Joost Smid, Laboratory for Zoonoses and Environmental Microbiology, National Institute for Public Health and the Environment, PO Box 1, 3720 BA, Bilthoven, The Netherlands; tel: +31 30 2744284; joost.smid@rivm.nl.

Abstract

A novel purpose of the use of mathematical models in quantitative microbial risk assessment (QMRA) is to identify the sources of microbial contamination in a food chain (i.e., biotracing). In this article we propose a framework for the construction of a biotracing model, eventually to be used in industrial food production chains where discrete numbers of products are processed that may be contaminated by a multitude of sources. The framework consists of steps in which a Monte Carlo model, simulating sequential events in the chain following a modular process risk modeling (MPRM) approach, is converted to a Bayesian belief network (BBN). The resulting model provides a probabilistic quantification of concentrations of a pathogen throughout a production chain.
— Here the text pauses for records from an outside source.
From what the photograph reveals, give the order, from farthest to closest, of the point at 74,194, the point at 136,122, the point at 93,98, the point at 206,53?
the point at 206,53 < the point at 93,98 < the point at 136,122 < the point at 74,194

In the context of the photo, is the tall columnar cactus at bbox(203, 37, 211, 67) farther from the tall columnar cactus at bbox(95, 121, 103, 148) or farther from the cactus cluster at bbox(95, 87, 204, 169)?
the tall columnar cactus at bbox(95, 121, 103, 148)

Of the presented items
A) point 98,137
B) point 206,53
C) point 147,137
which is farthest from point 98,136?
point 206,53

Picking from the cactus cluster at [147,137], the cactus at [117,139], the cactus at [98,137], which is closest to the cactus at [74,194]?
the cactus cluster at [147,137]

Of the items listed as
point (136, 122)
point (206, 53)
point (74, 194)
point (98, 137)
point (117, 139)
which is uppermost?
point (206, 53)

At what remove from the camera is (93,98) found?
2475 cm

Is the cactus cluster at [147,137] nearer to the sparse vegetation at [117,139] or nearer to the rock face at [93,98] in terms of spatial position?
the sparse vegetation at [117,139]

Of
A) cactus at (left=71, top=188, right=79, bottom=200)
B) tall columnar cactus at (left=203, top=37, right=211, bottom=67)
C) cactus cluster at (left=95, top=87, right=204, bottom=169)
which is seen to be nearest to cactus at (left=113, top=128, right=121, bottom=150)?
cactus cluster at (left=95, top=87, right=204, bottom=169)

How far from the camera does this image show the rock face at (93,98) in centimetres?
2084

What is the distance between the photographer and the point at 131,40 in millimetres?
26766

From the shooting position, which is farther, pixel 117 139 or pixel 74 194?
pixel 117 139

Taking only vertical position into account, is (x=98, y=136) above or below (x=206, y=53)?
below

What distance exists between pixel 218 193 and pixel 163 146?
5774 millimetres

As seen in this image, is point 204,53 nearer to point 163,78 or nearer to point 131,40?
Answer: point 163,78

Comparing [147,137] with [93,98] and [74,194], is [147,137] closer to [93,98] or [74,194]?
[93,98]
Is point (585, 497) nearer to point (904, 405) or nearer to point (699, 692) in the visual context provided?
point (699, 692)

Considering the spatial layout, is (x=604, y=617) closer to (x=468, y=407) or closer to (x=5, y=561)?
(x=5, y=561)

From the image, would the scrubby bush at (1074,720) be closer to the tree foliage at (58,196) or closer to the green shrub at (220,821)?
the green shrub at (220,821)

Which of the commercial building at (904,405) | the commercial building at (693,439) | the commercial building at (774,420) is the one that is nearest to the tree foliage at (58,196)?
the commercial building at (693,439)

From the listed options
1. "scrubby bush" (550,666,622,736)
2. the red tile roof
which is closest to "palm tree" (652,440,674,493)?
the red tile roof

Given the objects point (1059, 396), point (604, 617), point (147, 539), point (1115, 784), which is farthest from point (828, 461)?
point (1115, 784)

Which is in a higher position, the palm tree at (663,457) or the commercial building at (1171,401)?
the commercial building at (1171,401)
A BBN allows for updating the parameters of the model based on observational data, and global parameter sensitivity analysis is readily performed in a BBN. Moreover, a BBN enables “backward reasoning” when downstream data are available and is therefore a natural framework for answering biotracing questions. The proposed framework is illustrated with a biotracing model of Salmonella in the pork slaughter chain, based on a recently published Monte Carlo simulation model. This model, implemented as a BBN, describes the dynamics of Salmonella in a Dutch slaughterhouse and enables finding the source of contamination of specific carcasses at the end of the chain.